Over the coming days, RI is running a series of in-depth interviews with the CEOs, CIOs and sustainability specialists of Sweden’s leading public pension funds, to look at their plans for ESG in 2019 and beyond. It’s a landmark year for the AP funds, which have combined assets of some SEK1.7trn (€164bn) and are regulated under the country’s National Pension Insurance Act, mandated by its Parliament. Earlier this month, a law came into force requiring the first four funds (AP1, AP2, AP3 and AP4) to be “exemplary” on sustainability – more specifically, to work together on three areas:
- “Common core values for managing funds”
- “Common guidelines for reporting on how the objective has been achieved”, and
- “Common guidelines on which assets funds should not be invested in”.
The Council of Ethics, the body that coordinates the funds’ sustainability work, has set up a working group to pursue these goals, comprising the CEOs of the four funds, and other relevant experts. On the back of months of work, the funds have now published their shared positions on the three objectives.
Most pressingly, they have addressed the slippery issue of what the government means by “exemplary”. The AP funds have come up with their definition, which includes “integrating sustainability factors, such as [ESG] as well as ethical aspects into the operations, both in the funds’ own organisations and in it asset management operations”. The position paper commits the funds to the Global Compact and Sweden’s own environmental ambitions, as well as using “science-based” facts and multi-stakeholder engagement.
“The First, Second, Third and Fourth AP funds must manage their funds in an exemplary way through responsible investments and responsible conduct,” they say. “When managing funds, special emphasis must be given to how sustainable development can be promoted without compromising the overall objective regarding risk and return.”
The working group goes on to identify six ‘Common Core Values’, reflective of the State’s own ethical principles: democracy, legality, objectivity, transparency, respect and efficiency/good service.
On sustainability reporting, the AP funds have notably said they will align with the Taskforce on Climate-related Financial Disclosures, on top of adhering to the Global Reporting Initiative standard and the Principles for Responsible Investment. They will also report on their contribution to the SDGs, disclose their carbon footprints in a standardised way and publish their voting records.
And on common exclusion guidelines – the third and final objective of the working group – the funds state that international conventions and treaties signed by Sweden “form the basis for assessing which assets the funds should not be invested in”.This has always been the case, but now they will “assess the purpose and character of the convention[s]” more deeply. They add that they retain a right to engage with firms instead of divesting, if they think they can have an influence. The Council of Ethics can recommend exclusion from companies that undermine conventions if they don’t think it’s possible to change their behaviour, or they deem dialogue to have been fruitless after four years. Just this week, it was reported that the Ethical Council has recommended mining company Vale for exclusion following its involvement in a second major mining disaster in Brazil. The AP funds have already made a number of other exclusions on sustainability grounds so far in 2019.

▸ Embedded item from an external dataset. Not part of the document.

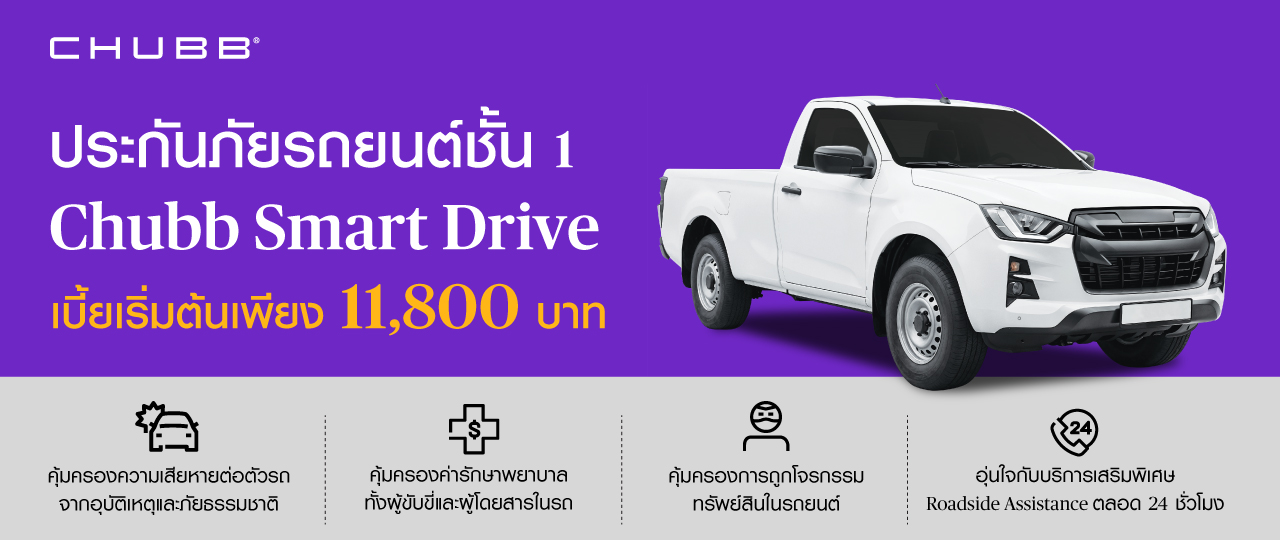 ประกันภัยรถยนต์ประเภท 1 Chubb Smart Drive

The ESG rules are the most explicit when it comes to sustainability, but another piece of legislation came in simultaneously which may also have implications for the funds. The first four now have much more flexibility to invest in unlisted, illiquid assets, giving them more opportunity for truly long-term capital allocation. It’s import to note that the funds are ‘buffer’ schemes, topping up the pension system but not taking on major annual liabilities like conventional funds.
And it’s not just AP1-4 that will be pushed hard on sustainability in 2019. The remaining two AP funds are not governed by the same legislation, but private equity specialist AP6 says it is still putting ESG at the top of its agenda this year, while AP7 has its own major rule changes to manage. The fund is part of the ‘premium’ part of the state pension system through which savers can choose from AP7 or close to 1,000 other, private options. But this is about to change dramatically. Sweden’s parliament, concerned about providers ripping savers off (some have already faced criminal charges), are strengthening the eligibility criteria for funds operating in the system, which is expected to result in a huge reduction in offerings over coming years – eventually closer to 100 than 1,000, it’s expected. At the same time, savers will automatically be put into AP7 and have to actively move to another fund if they want to – the combination of which means inflows look set to rise dramatically.
So, there are big changes afoot across the AP pension system, with direct and indirect implications for sustainable investing. Over the coming days, we’ll be hearing from five of them – all among the most forward-thinking asset owners in the world on ESG – about the way they’re moving on everything from gender, human rights and the SDGs, to scenario analysis, divestment and suing the world’s corporate giants.
AP3 declined to take part in this series, but has been closely involved in the process of responding to the ESG law changes via the Ethical Council and the fund told RI it “has set clear sustainability targets for the period 2014 – 2018, and these targets are now being evaluated, and new targets will be developed”.